2. Don’t say that this was God’s will
“It was God’s will that this evil occur. He brought it about for his glory!” Simply put, there are way too many qualifiers that we have to add to such statements. In times of emotional hurt and pain, while it may be true that it was God’s “will” for something to happen, it is not God’s “will” for you to pronounce such right now. You see, most of us (Calvinists) know how we distinguish between God’s will of decree and will of desire. We know that there is the will of the heart of God and the will of the hand of God. God’s heart did not want these children to be murdered, and he mourns over the death of those lost. Yes, he decreed it to take place before the foundations of the world, but his heart is not always in concert with his decrees. God is never the agent of sin or evil, but he does make extensive use of it in a fallen world. It is all he has to work with. But when we speak theologically in a time of tender tragedy, while we may think we are being theologically astute, we are not (how can I put this?) using our heads. Wisdom is sometimes betrayed by knowledge. When we say “It was God’s will for these children to die,” to a broken world with undried tears, all you are saying is that killing children represents the heart of God. So “will” may not be the best word to use right now.

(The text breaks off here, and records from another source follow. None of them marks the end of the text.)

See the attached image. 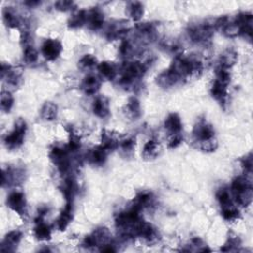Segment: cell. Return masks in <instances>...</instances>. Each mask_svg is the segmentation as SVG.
<instances>
[{
    "instance_id": "1",
    "label": "cell",
    "mask_w": 253,
    "mask_h": 253,
    "mask_svg": "<svg viewBox=\"0 0 253 253\" xmlns=\"http://www.w3.org/2000/svg\"><path fill=\"white\" fill-rule=\"evenodd\" d=\"M147 70L148 66L144 62H126L121 70L120 83L125 87L134 86L137 80H140L145 75Z\"/></svg>"
},
{
    "instance_id": "2",
    "label": "cell",
    "mask_w": 253,
    "mask_h": 253,
    "mask_svg": "<svg viewBox=\"0 0 253 253\" xmlns=\"http://www.w3.org/2000/svg\"><path fill=\"white\" fill-rule=\"evenodd\" d=\"M27 132V124L24 119H18L15 122L14 129L4 137V145L8 149H17L24 143Z\"/></svg>"
},
{
    "instance_id": "3",
    "label": "cell",
    "mask_w": 253,
    "mask_h": 253,
    "mask_svg": "<svg viewBox=\"0 0 253 253\" xmlns=\"http://www.w3.org/2000/svg\"><path fill=\"white\" fill-rule=\"evenodd\" d=\"M215 30V21H213L205 22L198 25H192L189 28L188 33L193 42L205 43L212 38Z\"/></svg>"
},
{
    "instance_id": "4",
    "label": "cell",
    "mask_w": 253,
    "mask_h": 253,
    "mask_svg": "<svg viewBox=\"0 0 253 253\" xmlns=\"http://www.w3.org/2000/svg\"><path fill=\"white\" fill-rule=\"evenodd\" d=\"M70 153L66 148L62 149L60 147H54L50 151L51 160L61 174H66L71 170Z\"/></svg>"
},
{
    "instance_id": "5",
    "label": "cell",
    "mask_w": 253,
    "mask_h": 253,
    "mask_svg": "<svg viewBox=\"0 0 253 253\" xmlns=\"http://www.w3.org/2000/svg\"><path fill=\"white\" fill-rule=\"evenodd\" d=\"M111 241V234L107 227H98L83 240V246L86 248L104 246Z\"/></svg>"
},
{
    "instance_id": "6",
    "label": "cell",
    "mask_w": 253,
    "mask_h": 253,
    "mask_svg": "<svg viewBox=\"0 0 253 253\" xmlns=\"http://www.w3.org/2000/svg\"><path fill=\"white\" fill-rule=\"evenodd\" d=\"M6 205L13 212L19 216H25L27 214V202L25 195L20 191L11 192L6 199Z\"/></svg>"
},
{
    "instance_id": "7",
    "label": "cell",
    "mask_w": 253,
    "mask_h": 253,
    "mask_svg": "<svg viewBox=\"0 0 253 253\" xmlns=\"http://www.w3.org/2000/svg\"><path fill=\"white\" fill-rule=\"evenodd\" d=\"M41 51L45 60L54 61L60 56L62 52V45L57 39H48L43 43Z\"/></svg>"
},
{
    "instance_id": "8",
    "label": "cell",
    "mask_w": 253,
    "mask_h": 253,
    "mask_svg": "<svg viewBox=\"0 0 253 253\" xmlns=\"http://www.w3.org/2000/svg\"><path fill=\"white\" fill-rule=\"evenodd\" d=\"M1 78L12 87L20 86L23 80L21 71L6 63L1 64Z\"/></svg>"
},
{
    "instance_id": "9",
    "label": "cell",
    "mask_w": 253,
    "mask_h": 253,
    "mask_svg": "<svg viewBox=\"0 0 253 253\" xmlns=\"http://www.w3.org/2000/svg\"><path fill=\"white\" fill-rule=\"evenodd\" d=\"M193 135L196 142L200 144L215 137V131L209 123H207L205 120H201L195 125L193 129Z\"/></svg>"
},
{
    "instance_id": "10",
    "label": "cell",
    "mask_w": 253,
    "mask_h": 253,
    "mask_svg": "<svg viewBox=\"0 0 253 253\" xmlns=\"http://www.w3.org/2000/svg\"><path fill=\"white\" fill-rule=\"evenodd\" d=\"M136 237L141 238L142 239H144V241H146L149 244H154L160 238L157 229L152 224L144 221L140 224L139 228H137Z\"/></svg>"
},
{
    "instance_id": "11",
    "label": "cell",
    "mask_w": 253,
    "mask_h": 253,
    "mask_svg": "<svg viewBox=\"0 0 253 253\" xmlns=\"http://www.w3.org/2000/svg\"><path fill=\"white\" fill-rule=\"evenodd\" d=\"M104 24V13L98 8L94 7L87 11L86 14V24L90 30L97 31L102 28Z\"/></svg>"
},
{
    "instance_id": "12",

On the converse, saying it was not God’s will for this to happen is just as negative, as it presents to people, at least in their minds, an impotent God who does not have the power to stop such a tragedy. Remember, we believe it was God’s will and it was not God’s will at the same time, but in different relationships to the event. When the time is right, we can publish such theology. But the time is not right. Let’s keep from saying it was God’s will without qualification. It smacks of arrogance and misrepresents the heart of God.
3. Don’t be too quick to respond theologically
So much of the Christian life is a mystery. Mystery’s bed-fellow is silence. There will definitely be a ripening when theological answers are necessary, but our sad countenances will be theological enough for most people. The tears on our own cheeks along with our silence is often the best we have to give in times like this. People need a shoulder to cry on, but it is a much more inviting shoulder when we too are broken before God in the mystery of his sovereignty. Let people be mad at God for a bit. God prefers this to indifference. We are all in a wrestling match with God that is without words. Let’s all wrestle together with the God we love during this terrible time.